NAACP President calls for justice, unity at MLK Luncheon

Middle Passage didn’t make it.

The 68-year-old Vietnam War veteran who marched from Selma, Alabama to Washington D.C. as part of the National Association for the Advancement of Colored People’s “America’s Journey for Justice” back in August of 2015 died just short of the nation’s capital as he was marching outside of the town of Spotsylvania, Virginia.

Passage, who carried the American flag for the entire 920-mile journey, was marching for stronger voting rights in America.

“My hardest day at the NAACP was telling a group of students that Middle died, but the hardest question I’ve ever been asked at the NAACP was, by those same students, ‘If a man was willing to die for the right to vote, why can’t we fight for the right to vote?’” President and CEO of the NAACP Cornell Brooks said.

Brooks was the keynote speaker at Monday’s annual Martin Luther King Jr. Luncheon in Carter Hall.

The luncheon, sponsored by the Multicultural Center and the university Foundation, brought together university students and faculty as well as community members to celebrate Martin Luther King Jr. day.

“We believe, like Martin, that there is a moral order to the universe,” Brooks said. “That we as Americans can make things better, we as Americans can bring this country together.”

Brooks said three lessons can be discerned from King’s work.
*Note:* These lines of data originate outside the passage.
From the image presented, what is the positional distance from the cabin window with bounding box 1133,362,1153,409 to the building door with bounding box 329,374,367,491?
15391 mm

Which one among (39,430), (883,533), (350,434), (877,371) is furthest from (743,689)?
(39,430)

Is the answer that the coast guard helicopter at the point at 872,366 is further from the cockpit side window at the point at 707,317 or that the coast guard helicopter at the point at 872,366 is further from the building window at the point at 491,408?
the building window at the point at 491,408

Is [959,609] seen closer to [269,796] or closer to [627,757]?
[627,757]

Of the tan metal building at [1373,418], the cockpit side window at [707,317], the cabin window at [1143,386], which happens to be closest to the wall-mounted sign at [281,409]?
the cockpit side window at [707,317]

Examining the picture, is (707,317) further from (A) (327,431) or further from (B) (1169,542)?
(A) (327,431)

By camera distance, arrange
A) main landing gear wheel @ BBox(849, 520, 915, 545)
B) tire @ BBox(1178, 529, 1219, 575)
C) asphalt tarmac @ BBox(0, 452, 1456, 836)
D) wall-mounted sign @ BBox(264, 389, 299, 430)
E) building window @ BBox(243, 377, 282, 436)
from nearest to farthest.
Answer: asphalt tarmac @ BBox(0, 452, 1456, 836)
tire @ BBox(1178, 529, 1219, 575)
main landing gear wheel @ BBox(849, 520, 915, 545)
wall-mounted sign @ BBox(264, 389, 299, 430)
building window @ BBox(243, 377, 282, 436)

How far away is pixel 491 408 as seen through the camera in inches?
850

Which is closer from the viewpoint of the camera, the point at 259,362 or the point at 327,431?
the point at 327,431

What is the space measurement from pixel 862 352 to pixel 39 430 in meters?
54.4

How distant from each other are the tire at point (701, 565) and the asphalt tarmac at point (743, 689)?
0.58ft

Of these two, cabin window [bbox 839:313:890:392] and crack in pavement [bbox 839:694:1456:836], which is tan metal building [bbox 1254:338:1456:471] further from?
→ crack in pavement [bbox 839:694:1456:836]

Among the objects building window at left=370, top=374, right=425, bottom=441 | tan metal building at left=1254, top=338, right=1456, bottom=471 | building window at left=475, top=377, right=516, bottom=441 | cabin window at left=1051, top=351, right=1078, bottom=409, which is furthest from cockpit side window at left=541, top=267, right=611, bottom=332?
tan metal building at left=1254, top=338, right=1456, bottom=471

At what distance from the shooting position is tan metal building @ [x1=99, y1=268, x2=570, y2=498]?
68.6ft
Intrinsic value, the idea that everyone has value, interdependence, the fact that people depend on one another and moral order, the way people distinguish right from wrong are the three lessons.

Brooks, who claimed the attention of nearly every eye and ear in the audience, also spoke on the increasing civil unrest across the country.
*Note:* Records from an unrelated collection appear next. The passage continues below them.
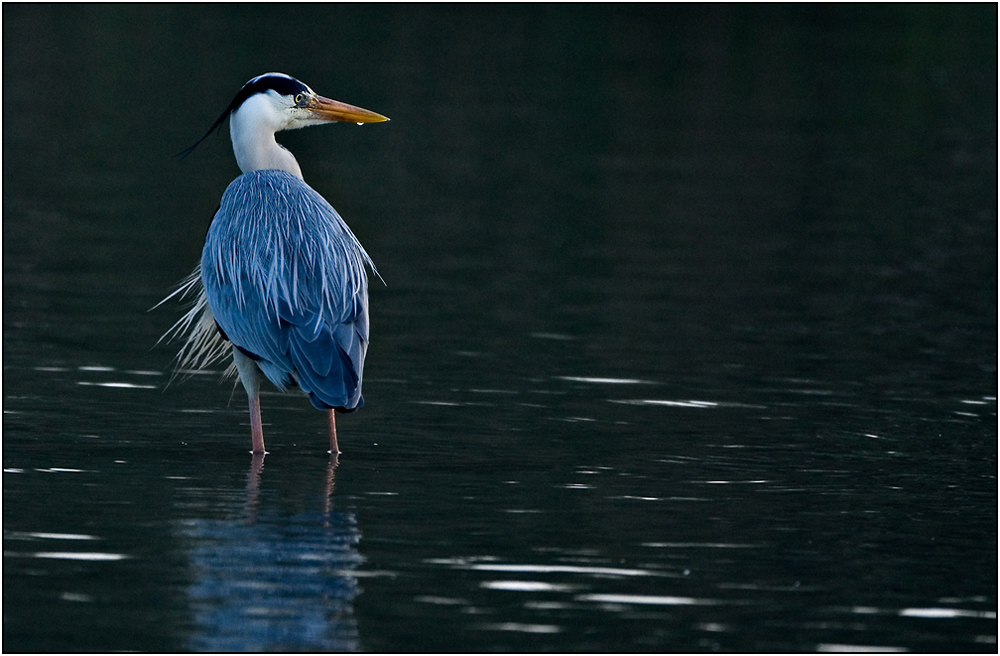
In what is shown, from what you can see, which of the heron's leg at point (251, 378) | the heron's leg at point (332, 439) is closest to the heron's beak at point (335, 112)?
the heron's leg at point (251, 378)

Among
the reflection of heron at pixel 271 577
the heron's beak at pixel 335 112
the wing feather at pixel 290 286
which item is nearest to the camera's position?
the reflection of heron at pixel 271 577

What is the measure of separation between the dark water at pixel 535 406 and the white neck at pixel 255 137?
1466 millimetres

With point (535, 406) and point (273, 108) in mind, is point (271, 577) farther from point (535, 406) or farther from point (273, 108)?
point (273, 108)

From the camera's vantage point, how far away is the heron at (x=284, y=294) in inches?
384

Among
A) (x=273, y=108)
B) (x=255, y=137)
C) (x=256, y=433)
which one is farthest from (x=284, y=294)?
(x=273, y=108)

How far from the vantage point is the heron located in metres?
9.75

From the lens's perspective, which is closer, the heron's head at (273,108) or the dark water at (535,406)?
the dark water at (535,406)

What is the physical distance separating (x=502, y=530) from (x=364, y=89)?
23626mm

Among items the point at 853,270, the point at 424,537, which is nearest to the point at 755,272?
the point at 853,270

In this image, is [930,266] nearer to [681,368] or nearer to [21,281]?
[681,368]

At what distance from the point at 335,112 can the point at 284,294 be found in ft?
6.02

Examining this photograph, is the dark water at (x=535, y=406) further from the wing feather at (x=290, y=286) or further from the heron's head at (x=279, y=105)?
the heron's head at (x=279, y=105)

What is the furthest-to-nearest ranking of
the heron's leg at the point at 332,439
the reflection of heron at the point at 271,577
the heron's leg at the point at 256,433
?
the heron's leg at the point at 332,439, the heron's leg at the point at 256,433, the reflection of heron at the point at 271,577

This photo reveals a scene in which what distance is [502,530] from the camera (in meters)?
→ 8.48
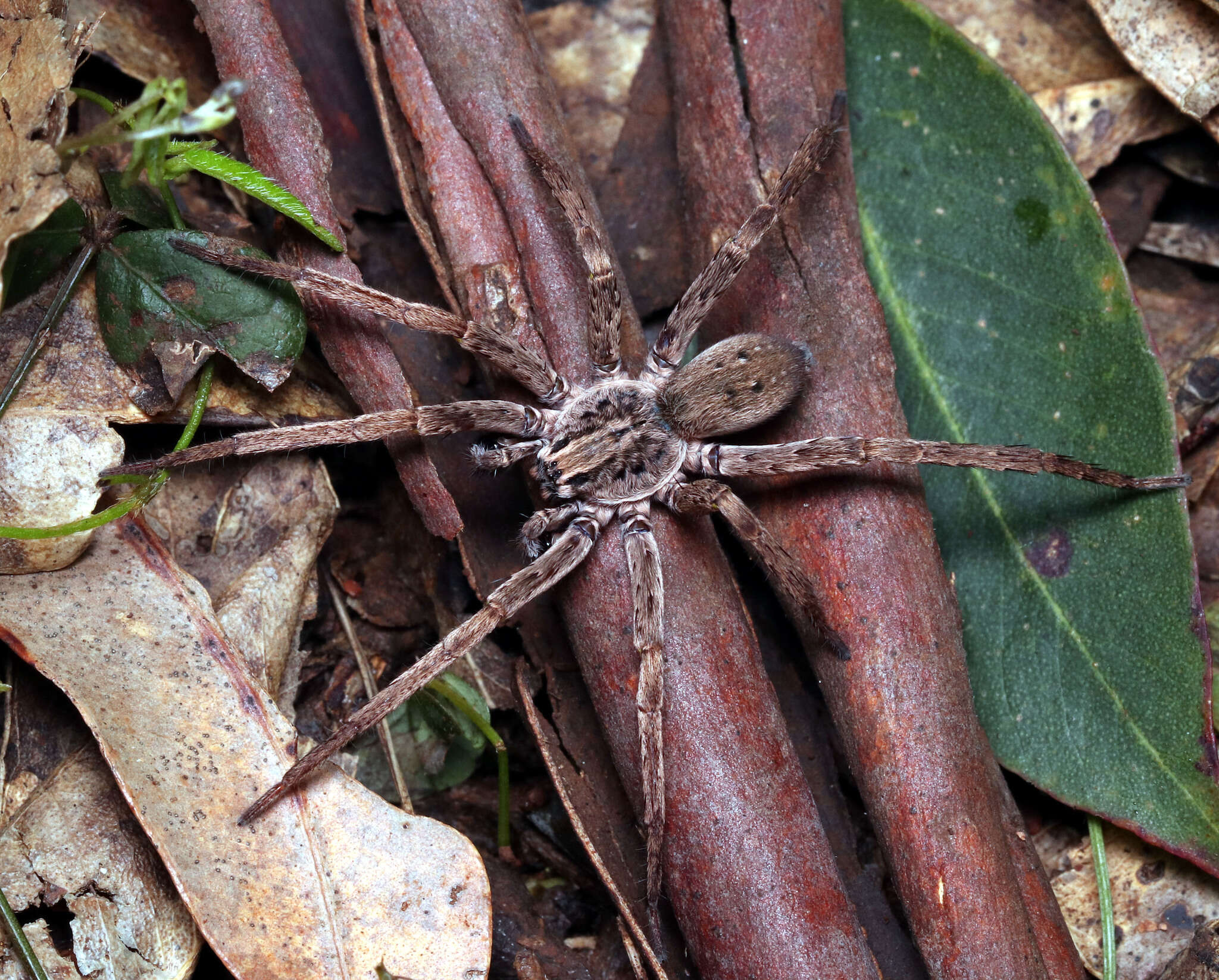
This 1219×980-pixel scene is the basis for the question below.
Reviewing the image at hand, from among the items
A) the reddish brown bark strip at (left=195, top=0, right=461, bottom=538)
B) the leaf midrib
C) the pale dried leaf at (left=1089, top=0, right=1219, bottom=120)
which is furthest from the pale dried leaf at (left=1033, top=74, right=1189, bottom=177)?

“We cannot have a society that denigrates anybody,” Brooks said. “We have to have a society that uplifts everybody.”

Brooks said he rejected much of the campaign of President-Elect Donald Trump, calling it “hate-filled.”

“If he tweets, we can tweet too,” he said. “We can tweet love, we can tweet justice, we can tweet on behalf of the republic to bring together the republic.”

The president of the Black Student Union, Clifton Jett sat next to Brooks during the luncheon.

“I knew that the luncheon was going to be a big deal, but I didn’t know how big of a deal it was going to be until I came face-to-face with Mr. Cornell William Brooks, along with the mayor of Evansville and others,” he said.

The freshman theatre major said it was his first time attending the event and thought that it was well-prepared.

“We have some really special guests today with us and I just know that a lot of the audience members will take something from Dr. Cornell William Brooks speech,” he said.

Jett said he spoke to Brooks prior to the luncheon and they discussed how Brooks being the president and CEO of the NAACP compares to Jett as president of the Black Student Union. He said they also discussed leadership within their community.

“History repeats itself and Martin Luther King made history and I would love to see his history repeat itself,” Jett said. “Everything that he did will forever live on.”

Jett said he is hoping to see more African-American students attend the university and believes events like the MLK luncheon will do just that.

“That is what I wished for and that is what’s happened,” he said. “Every day I see more and more African-American students on USI’s campus and now we just have to focus on increasing that graduation rate.”